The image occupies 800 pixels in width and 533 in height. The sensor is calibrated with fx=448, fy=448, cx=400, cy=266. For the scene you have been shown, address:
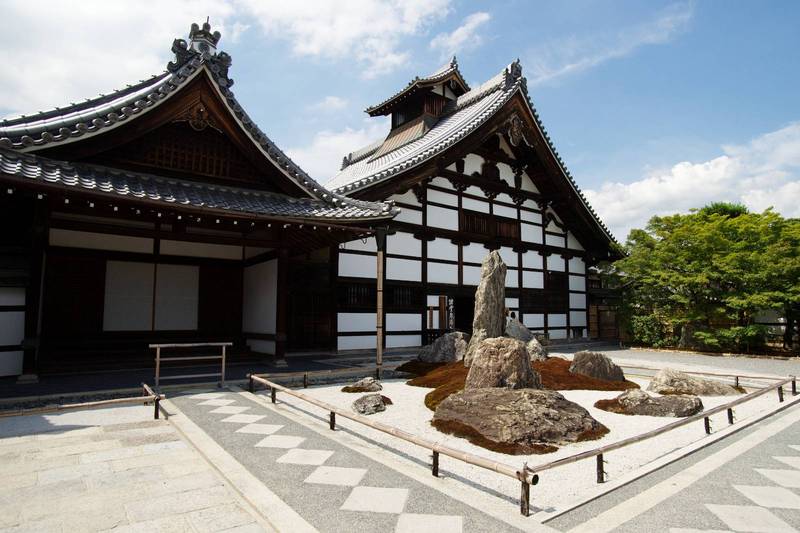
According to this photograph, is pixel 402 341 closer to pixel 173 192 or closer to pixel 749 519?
pixel 173 192

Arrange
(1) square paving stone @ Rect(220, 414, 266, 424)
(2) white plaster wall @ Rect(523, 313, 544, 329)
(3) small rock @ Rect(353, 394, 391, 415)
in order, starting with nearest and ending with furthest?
1. (1) square paving stone @ Rect(220, 414, 266, 424)
2. (3) small rock @ Rect(353, 394, 391, 415)
3. (2) white plaster wall @ Rect(523, 313, 544, 329)

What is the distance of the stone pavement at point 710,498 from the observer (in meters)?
3.30

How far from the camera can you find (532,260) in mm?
19781

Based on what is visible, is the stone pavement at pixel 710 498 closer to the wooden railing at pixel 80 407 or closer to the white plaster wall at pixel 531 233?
the wooden railing at pixel 80 407

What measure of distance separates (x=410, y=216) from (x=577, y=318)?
10.7 meters

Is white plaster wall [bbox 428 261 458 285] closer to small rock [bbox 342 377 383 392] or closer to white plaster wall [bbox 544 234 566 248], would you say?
white plaster wall [bbox 544 234 566 248]

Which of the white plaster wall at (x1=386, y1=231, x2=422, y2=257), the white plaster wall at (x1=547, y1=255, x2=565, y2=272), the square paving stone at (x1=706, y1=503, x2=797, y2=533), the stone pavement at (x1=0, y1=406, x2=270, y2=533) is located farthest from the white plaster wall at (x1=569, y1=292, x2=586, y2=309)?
the stone pavement at (x1=0, y1=406, x2=270, y2=533)

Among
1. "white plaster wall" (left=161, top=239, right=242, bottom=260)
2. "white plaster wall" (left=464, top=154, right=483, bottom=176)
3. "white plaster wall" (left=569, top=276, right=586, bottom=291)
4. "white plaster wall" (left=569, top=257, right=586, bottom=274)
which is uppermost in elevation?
"white plaster wall" (left=464, top=154, right=483, bottom=176)

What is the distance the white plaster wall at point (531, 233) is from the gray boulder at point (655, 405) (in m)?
12.8

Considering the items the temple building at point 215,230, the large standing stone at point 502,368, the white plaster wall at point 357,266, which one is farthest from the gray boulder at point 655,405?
the white plaster wall at point 357,266

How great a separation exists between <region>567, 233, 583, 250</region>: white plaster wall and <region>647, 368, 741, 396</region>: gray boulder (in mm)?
13415

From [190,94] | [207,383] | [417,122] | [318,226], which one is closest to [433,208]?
[417,122]

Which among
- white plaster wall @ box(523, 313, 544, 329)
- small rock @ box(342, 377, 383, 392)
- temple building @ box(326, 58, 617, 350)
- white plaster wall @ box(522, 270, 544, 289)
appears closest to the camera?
small rock @ box(342, 377, 383, 392)

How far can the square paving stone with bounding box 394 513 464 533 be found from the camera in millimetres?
3125
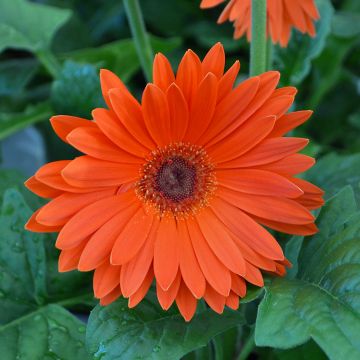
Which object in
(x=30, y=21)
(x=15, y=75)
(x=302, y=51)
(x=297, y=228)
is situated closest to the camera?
(x=297, y=228)

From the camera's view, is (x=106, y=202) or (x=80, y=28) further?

::::::::::

Work instructions. Put everything from the line containing "Which among" down to the end of the data into a Markdown table with the columns Row and Line, numbering each row and skipping blank lines. Omit the pictures.

Written response.
| Row | Line |
|---|---|
| 1 | Which among |
| 2 | - white plaster wall @ box(523, 313, 544, 329) |
| 3 | - small rock @ box(342, 377, 383, 392) |
| 4 | - temple building @ box(326, 58, 617, 350) |
| 5 | - white plaster wall @ box(522, 270, 544, 289) |
| 6 | appears closest to the camera? |
| 7 | small rock @ box(342, 377, 383, 392) |
| 8 | How far can the square paving stone with bounding box 394 513 464 533 be found from the camera in millimetres? |
| 9 | 3125 |
| 10 | Which object in |
| 11 | (x=30, y=21) |
| 12 | (x=15, y=75) |
| 13 | (x=302, y=51) |
| 14 | (x=297, y=228) |
| 15 | is situated closest to the camera? |
| 16 | (x=297, y=228) |
| 17 | From the camera's view, is (x=106, y=202) or (x=80, y=28) further? |